シルバーシート
数年前に中欧を旅した時のこと。オーストリアの首都ウイーンにも立派な路面電車が走っている。市民の足として使われていることから、乗客も少なくない。一度は乗ってみたいと思い、車窓から異国情緒たっぷりの風景を楽しんでいたところ、途中から一人の老人が乗り込んできた。この電車にも「シルバーシート」が設けられ、日本と同じように色分けされ一目でわかるようになっていた。シルバーシートに一人の若者が座っているのを見たこの老人は、「ここは老人席で若者の席ではない」と公然と注意すると、若者は即座に席を立ち譲った。
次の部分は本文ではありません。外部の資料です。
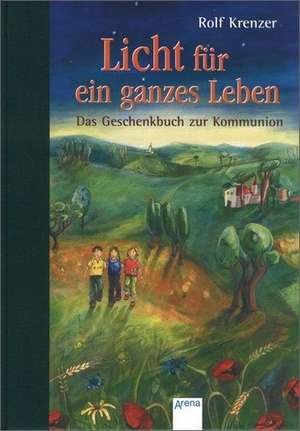 Rolf Krenzer

Licht für ein ganzes Leben

Das Geschenkbuch zur Kommunion

Arena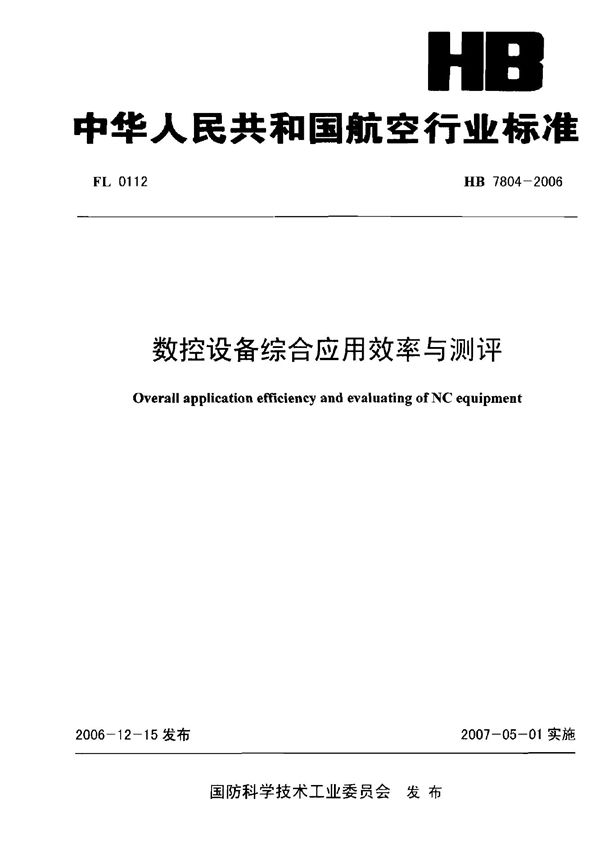 HB

中华人民共和国航空行业标准

FL 0112

HB 7804-2006

数控设备综合应用效率与测评

Overall application efficiency and evaluating of NC equipment

2006-12-15 发布

2007-05-01 实施

国防科学技术工业委员会 发布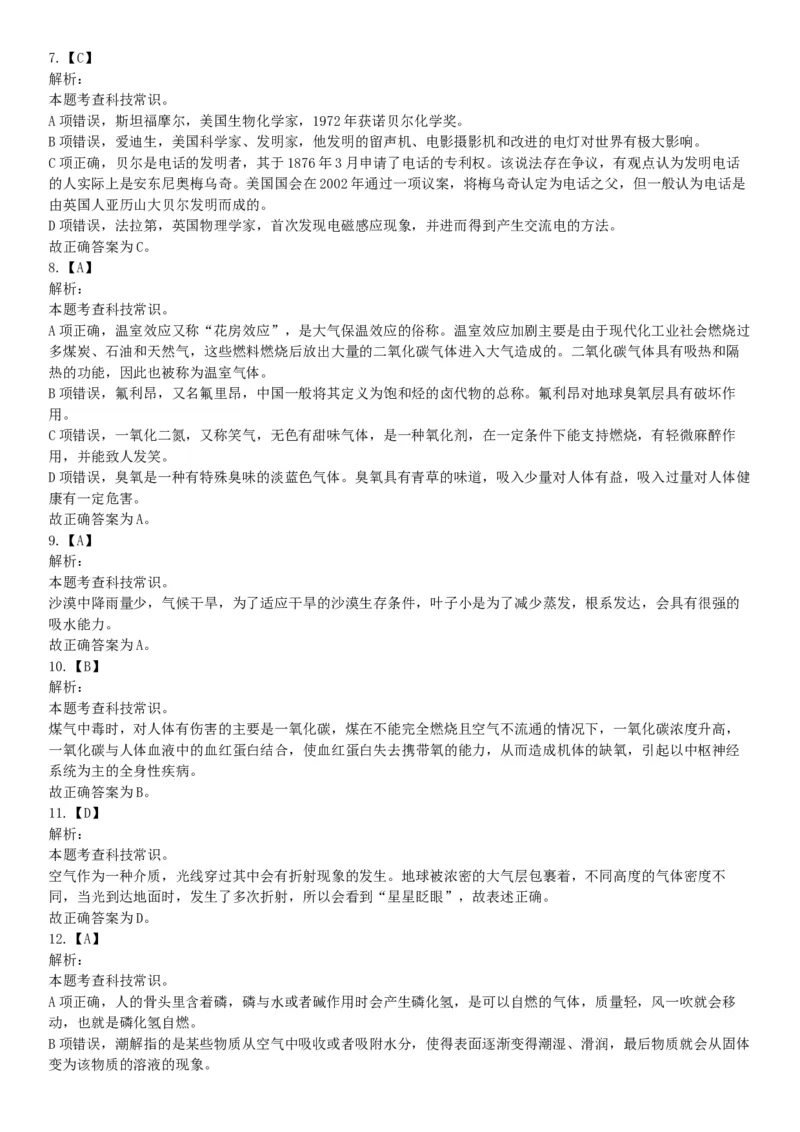 7.【C】
解析:
本题考查科技常识。
A 项错误，斯坦福摩尔，美国生物化学家，1972 年获诺贝尔化学奖。
B 项错误，爱迪生，美国科学家、发明家，他发明的留声机、电影摄影机和改进的电灯对世界有极大影响。
C 项正确，贝尔是电话的发明者，其于 1876 年 3 月申请了电话的专利权。该说法存在争议，有观点认为发明电话的人实际上是安东尼奥梅乌奇。美国国会在 2002 年通过一项议案，将梅乌奇认定为电话之父，但一般认为电话是由英国人亚历山大贝尔发明而成的。
D 项错误，法拉第，英国物理学家，首次发现电磁感应现象，并进而得到产生交流电的方法。
故正确答案为 C。
8.【A】
解析:
本题考查科技常识。
A 项正确，温室效应又称“花房效应”，是大气保温效应的俗称。温室效应加剧主要是由于现代化工业社会燃烧过多煤炭、石油和天然气，这些燃料燃烧后放出大量的二氧化碳气体进入大气造成的。二氧化碳气体具有吸热和隔热的功能，因此也被称为温室气体。
B 项错误，氟利昂，又名氟里昂，中国一般将其定义为饱和烃的卤代物的总称。氟利昂对地球臭氧层具有破坏作用。
C 项错误，一氧化二氮，又称笑气，无色有甜味气体，是一种氧化剂，在一定条件下能支持燃烧，有轻微麻醉作用，并能致人发笑。
D 项错误，臭氧是一种有特殊臭味的淡蓝色气体。臭氧具有青草的味道，吸入少量对人体有益，吸入过量对人体健康有一定危害。
故正确答案为 A。
9.【A】
解析:
本题考查科技常识。
沙漠中降雨量少，气候干旱，为了适应干旱的沙漠生存条件，叶子小是为了减少蒸发，根系发达，会具有很强的吸水能力。
故正确答案为 A。
10.【B】
解析:
本题考查科技常识。
煤气中毒时，对人体有伤害的主要是一氧化碳，煤在不能完全燃烧且空气不流通的情况下，一氧化碳浓度升高，一氧化碳与人体血液中的血红蛋白结合，使血红蛋白失去携带氧的能力，从而造成机体的缺氧，引起以中枢神经系统为主的全身性疾病。
故正确答案为 B。
11.【D】
解析:
本题考查科技常识。
空气作为一种介质，光线穿过其中会有折射现象的发生。地球被浓密的大气层包裹着，不同高度的气体密度不同，当光到达地面时，发生了多次折射，所以会看到“星星眨眼”，故表述正确。
故正确答案为 D。
12.【A】
解析:
本题考查科技常识。
A 项正确，人的骨头里含着磷，磷与水或者碱作用时会产生磷化氢，是可以自燃的气体，质量轻，风一吹就会移动，也就是磷化氢自燃。
B 项错误，潮解指的是某些物质从空气中吸收或者吸附水分，使得表面逐渐变得潮湿、滑润，最后物质就会从固体变为该物质的溶液的现象。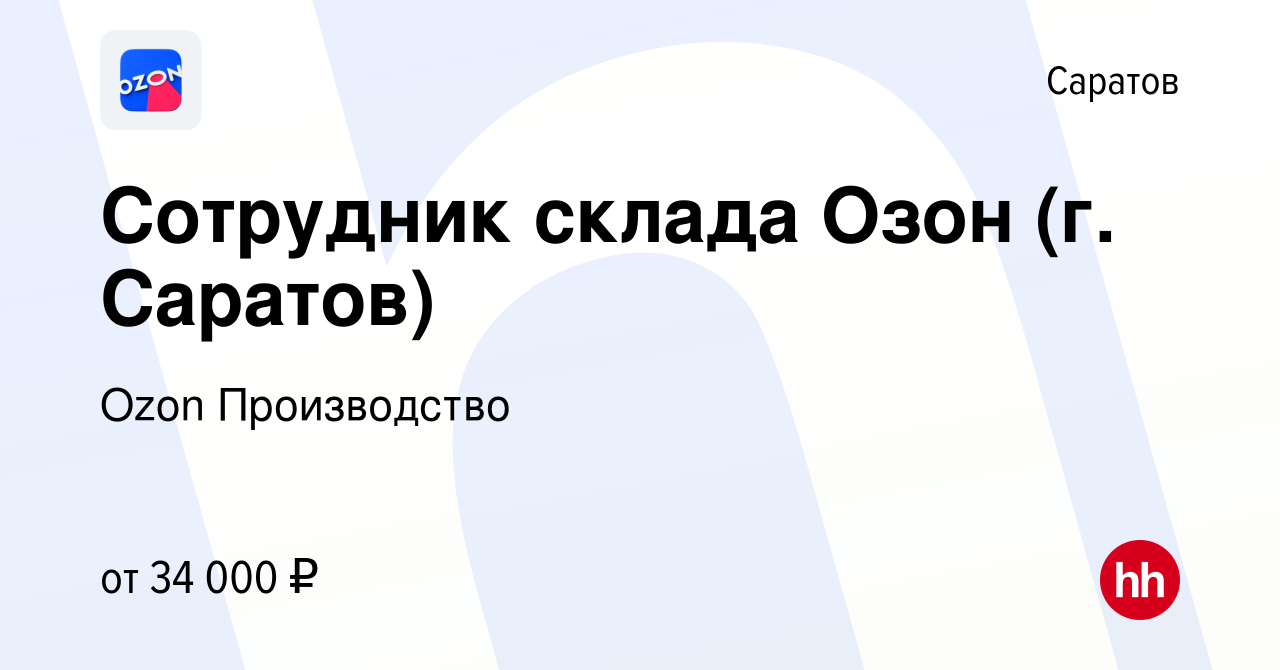 OZON

Саратов

Сотрудник склада Озон (г. Саратов)

Ozon Производство

от 34 000 ₽

hh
この光景を真のあたりに見た私は、当たり前のことが当たり前に行われるこの国の道徳心の高さに感動したものだ。
一方日本では老人が遠慮し、もし注意でもしたら何をされるかわからない恐怖心もあって、シルバーシートが若者に占有されているのを目にする。また、小学校低学年の子供を大手を振って座らせる両親もいるが、これも問題だ。
実はシルバシートに座れるのは、「老人」「身体不自由者」「妊婦」など限られた人だと注意書きで示されいて、健康な若者にはもともと座れる権利などないのである。
若者もやがては老人になり、その時はじめて老人の気持ちがわかるようになるかもしれないが、それでは遅いのである。